Wal-Mart reaffirms ‘green’ initiatives

— Wal-Mart Stores Inc. reaffirmed Thursday that it is committed to reducing the environmental impact of its operations around the globe.

The occasion was the company’s Global Sustainability Milestone Meeting at company headquarters in Bentonville, an event that was carried live online as a webcast.

Mike Duke, president and chief executive officer, said that when the company launched a series of environmental initiatives in 2009, it was told that the effort would “really be complicated” and that getting others, including suppliers, to agree on the goals would be difficult.

“I’m glad we did it. And it did take a lot of work,” he said. “This is a worldwide effort that Wal-Mart is embarking on.”

Among the company’s stated goals is to ultimately produce zero waste in its operations.

“We’ve made amazing progress on that,” Duke said. “But we still have a long ways to go.”

In the long term, he said, customers will expect products to be grown or produced in an environmentally responsible way, and that it will take all of the company’s merchants and other operations “to achieve these audacious goals.”

Michelle Harvey, senior project manager for retail for the Environmental Defense Fund, an advocacy group, said Wal-Mart’s message to its own buyers and to suppliers “sets a new level of expectations.”

“What’s really encouraging to us is that sustainability is now a part of the evaluation of the merchants, part of their job performance,” said Harvey, who is based in Bentonville.

Wal-Mart’s environmental initiatives launched in 2005 and 2006 under former Chief Executive Lee Scott initially generated a lot of energy, she said. When Duke took over, she said, “cheerleading” wasn’t his style and some in the rank-and-file at Wal-Mart questioned whether sustainability was still a priority.

“This tells merchants, we don’t want to go backward,” she said. “We’re really very excited about the direction things have been going since the first of the year.”

Leslie Dach, Wal-Mart executive vice president for corporate affairs, said the company realized early on in its sustainability push that it didn’t have all the answers, so it partnered with nongovernmental organizations to share knowledge and “give us a little push.”

“They’ve held our feet to the fire,” he said.

Among those organizations was the World Wildlife Fund, a conservation organization. Carter Roberts, president and chief executive of the organization, said during the webcast that the organization’s role “has changed dramatically from when I started in this field.”

Initially, he said, the focus was on issues such as saving polar bears.

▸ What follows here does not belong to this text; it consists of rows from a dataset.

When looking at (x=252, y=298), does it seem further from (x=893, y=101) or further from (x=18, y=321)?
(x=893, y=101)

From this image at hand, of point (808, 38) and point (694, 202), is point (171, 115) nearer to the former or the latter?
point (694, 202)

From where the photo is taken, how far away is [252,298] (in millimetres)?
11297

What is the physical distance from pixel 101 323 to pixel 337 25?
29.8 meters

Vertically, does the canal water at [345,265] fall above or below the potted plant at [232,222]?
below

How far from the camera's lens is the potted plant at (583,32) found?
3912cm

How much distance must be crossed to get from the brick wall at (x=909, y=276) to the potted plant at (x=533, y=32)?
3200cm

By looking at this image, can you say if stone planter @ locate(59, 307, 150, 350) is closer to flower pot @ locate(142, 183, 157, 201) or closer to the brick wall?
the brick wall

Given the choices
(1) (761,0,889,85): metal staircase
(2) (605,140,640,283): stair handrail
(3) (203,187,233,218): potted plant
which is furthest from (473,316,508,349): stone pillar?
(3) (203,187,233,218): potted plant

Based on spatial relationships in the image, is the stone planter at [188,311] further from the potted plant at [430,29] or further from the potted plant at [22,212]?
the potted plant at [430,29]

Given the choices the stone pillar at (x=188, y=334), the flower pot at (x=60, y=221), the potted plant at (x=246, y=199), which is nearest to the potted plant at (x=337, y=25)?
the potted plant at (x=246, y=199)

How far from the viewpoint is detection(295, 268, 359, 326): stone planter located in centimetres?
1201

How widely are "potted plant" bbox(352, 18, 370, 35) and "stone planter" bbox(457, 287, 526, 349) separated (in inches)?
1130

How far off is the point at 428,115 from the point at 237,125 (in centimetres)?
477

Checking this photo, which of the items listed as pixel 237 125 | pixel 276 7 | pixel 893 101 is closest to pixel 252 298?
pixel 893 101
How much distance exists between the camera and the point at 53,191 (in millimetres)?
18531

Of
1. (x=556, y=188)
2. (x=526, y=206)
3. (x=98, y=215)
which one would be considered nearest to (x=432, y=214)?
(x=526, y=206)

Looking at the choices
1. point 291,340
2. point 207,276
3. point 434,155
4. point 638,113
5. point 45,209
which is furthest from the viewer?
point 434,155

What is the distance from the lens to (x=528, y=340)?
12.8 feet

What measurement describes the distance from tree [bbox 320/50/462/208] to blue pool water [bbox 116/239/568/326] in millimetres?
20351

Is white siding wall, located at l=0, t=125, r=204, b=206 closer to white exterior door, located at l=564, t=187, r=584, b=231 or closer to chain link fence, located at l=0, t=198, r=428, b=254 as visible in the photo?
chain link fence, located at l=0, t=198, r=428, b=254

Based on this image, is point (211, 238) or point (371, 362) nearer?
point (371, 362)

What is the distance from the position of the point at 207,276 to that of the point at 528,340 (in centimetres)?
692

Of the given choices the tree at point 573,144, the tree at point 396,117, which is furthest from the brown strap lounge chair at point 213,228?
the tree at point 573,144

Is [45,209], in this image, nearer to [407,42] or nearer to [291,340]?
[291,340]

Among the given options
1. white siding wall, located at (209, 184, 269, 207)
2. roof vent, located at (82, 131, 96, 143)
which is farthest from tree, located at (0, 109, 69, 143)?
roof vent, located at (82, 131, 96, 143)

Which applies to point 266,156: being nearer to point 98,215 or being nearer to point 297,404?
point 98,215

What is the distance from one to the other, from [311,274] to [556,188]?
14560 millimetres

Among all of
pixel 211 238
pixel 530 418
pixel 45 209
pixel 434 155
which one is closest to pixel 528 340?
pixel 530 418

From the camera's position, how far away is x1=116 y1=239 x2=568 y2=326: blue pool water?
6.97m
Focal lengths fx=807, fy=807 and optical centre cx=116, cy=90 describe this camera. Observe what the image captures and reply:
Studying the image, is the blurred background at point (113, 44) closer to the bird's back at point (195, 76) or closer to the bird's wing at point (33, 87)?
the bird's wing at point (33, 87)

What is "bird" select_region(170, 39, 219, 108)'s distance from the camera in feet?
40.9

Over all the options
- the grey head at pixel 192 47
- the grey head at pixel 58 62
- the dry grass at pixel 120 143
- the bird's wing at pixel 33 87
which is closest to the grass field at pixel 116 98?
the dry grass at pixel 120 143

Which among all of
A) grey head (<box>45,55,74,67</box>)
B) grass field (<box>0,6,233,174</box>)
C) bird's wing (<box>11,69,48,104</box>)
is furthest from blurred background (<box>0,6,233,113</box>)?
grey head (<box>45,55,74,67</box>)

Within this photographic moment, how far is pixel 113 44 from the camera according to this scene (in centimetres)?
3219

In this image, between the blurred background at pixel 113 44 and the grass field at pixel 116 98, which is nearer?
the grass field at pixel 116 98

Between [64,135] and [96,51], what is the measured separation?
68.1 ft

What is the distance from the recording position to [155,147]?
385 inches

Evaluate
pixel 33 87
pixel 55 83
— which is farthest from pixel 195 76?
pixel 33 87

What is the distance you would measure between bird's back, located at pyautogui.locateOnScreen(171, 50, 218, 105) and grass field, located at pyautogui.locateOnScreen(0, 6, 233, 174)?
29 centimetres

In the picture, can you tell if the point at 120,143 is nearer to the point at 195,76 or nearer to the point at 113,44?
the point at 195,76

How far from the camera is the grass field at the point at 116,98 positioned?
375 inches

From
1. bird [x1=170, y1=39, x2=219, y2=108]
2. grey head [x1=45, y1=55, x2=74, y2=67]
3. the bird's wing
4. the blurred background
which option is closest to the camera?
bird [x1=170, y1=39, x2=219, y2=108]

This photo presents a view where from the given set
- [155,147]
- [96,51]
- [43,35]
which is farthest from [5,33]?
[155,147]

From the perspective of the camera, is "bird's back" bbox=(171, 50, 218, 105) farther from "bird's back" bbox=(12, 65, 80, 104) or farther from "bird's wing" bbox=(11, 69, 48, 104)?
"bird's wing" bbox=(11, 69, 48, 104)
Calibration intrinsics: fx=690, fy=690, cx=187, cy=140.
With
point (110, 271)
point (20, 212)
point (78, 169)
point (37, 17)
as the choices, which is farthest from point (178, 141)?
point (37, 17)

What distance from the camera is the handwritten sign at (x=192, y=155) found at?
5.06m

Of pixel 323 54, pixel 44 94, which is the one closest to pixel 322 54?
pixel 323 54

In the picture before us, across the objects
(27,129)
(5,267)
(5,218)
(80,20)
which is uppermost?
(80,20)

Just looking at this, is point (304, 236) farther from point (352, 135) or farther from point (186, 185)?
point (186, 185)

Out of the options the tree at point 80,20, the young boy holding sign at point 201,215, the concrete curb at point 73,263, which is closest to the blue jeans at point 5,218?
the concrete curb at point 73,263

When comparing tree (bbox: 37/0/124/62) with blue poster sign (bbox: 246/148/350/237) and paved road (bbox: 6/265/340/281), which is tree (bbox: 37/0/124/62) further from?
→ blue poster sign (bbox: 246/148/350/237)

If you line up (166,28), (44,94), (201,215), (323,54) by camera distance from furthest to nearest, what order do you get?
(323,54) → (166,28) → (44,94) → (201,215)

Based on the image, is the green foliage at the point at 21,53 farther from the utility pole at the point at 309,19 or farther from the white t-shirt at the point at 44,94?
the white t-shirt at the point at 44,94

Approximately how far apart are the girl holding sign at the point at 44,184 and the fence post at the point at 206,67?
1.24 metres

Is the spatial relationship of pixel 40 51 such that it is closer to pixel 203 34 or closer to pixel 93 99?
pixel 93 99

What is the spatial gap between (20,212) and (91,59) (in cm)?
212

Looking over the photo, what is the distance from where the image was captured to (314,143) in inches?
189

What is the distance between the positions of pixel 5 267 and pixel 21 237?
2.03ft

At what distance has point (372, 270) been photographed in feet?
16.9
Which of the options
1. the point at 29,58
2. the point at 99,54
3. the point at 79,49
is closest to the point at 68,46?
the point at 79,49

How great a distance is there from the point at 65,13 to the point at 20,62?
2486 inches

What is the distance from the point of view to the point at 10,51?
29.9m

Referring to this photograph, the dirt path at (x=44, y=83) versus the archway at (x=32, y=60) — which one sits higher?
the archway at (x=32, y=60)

But local action only goes so far when global forces are at work, he said, and if you don’t engage business, you won’t succeed in the long run.

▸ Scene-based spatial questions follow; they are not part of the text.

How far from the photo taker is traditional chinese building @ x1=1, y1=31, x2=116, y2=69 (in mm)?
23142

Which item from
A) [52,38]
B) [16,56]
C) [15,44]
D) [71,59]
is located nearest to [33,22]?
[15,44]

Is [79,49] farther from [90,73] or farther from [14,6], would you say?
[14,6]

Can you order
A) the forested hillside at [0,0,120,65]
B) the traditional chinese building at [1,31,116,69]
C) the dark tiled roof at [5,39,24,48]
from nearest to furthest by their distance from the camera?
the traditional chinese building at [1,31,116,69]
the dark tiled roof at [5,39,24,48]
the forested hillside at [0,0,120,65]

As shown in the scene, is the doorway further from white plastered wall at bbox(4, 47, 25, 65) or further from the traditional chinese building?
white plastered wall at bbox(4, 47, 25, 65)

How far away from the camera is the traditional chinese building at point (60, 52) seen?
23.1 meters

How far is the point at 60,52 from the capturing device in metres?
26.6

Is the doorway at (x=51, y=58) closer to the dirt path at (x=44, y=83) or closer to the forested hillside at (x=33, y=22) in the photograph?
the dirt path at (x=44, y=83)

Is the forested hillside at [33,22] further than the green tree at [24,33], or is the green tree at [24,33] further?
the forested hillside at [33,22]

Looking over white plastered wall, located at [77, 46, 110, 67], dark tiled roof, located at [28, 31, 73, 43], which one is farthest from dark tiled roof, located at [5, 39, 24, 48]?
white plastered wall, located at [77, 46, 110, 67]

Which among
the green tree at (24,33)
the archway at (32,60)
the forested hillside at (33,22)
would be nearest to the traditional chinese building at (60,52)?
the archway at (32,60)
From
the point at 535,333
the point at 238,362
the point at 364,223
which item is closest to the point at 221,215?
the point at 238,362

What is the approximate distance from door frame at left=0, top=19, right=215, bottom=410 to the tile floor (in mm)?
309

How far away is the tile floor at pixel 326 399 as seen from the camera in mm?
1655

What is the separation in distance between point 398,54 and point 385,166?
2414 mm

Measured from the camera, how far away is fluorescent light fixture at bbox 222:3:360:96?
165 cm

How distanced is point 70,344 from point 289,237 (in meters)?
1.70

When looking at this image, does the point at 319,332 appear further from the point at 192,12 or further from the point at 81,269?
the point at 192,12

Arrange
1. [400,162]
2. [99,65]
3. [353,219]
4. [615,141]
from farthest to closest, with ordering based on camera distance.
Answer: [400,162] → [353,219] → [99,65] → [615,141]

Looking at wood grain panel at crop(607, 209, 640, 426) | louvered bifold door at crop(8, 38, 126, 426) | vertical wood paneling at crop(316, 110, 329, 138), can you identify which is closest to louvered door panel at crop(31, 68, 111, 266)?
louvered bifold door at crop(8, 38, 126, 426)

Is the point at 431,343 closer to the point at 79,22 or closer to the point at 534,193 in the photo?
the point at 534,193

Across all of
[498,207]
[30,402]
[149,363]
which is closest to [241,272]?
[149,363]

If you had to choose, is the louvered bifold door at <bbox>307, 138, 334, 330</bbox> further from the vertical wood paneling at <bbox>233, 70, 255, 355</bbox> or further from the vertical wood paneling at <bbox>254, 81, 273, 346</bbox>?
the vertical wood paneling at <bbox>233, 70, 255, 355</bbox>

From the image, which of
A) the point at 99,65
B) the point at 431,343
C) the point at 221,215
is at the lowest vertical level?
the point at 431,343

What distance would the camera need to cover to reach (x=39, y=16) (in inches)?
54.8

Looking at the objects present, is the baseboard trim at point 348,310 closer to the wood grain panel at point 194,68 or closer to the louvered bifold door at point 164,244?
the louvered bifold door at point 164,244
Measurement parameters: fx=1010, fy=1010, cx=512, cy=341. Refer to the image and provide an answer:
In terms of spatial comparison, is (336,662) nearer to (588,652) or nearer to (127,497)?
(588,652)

“We have seen the limits of government in solving these problems,” he said.

Key issues for his organization, he said, are climate change and resource scarcity, and the impact that has on business and consumers.

“Feeding the people without destroying the planet is probably our biggest challenge,” he said.

Doug McMillon, president and chief executive of Wal-Mart International, said that on a recent visit to the company’s operations in Brazil, he was reminded of the company’s broad reach.

A school the company helped fund taught students about business and has seen a 65 percent increase in participation since 2010. Eighty percent of students in the programs get jobs, many of whom were from impoverished homes and “didn’t have a chance,” he said.

The company, he said, has established 246 recycling stations which employ more than 1,000 people.

Camille Valverde, sustainability director for Wal-Mart Brazil, said 17 percent of the Amazon region has been deforested, and that clear-cutting to raise cattle is the reason for 60 percent of the clearing. Wal-Mart Brazil, she said, asks beef suppliers to trace the product back to the farm, an effort to avoid encouraging further deforestation.

Wal-Mart’s stock closed Thursday at $75.14, up $1.07, or 1.4 percent. It has traded between $49.94 and $75.24 in the past year.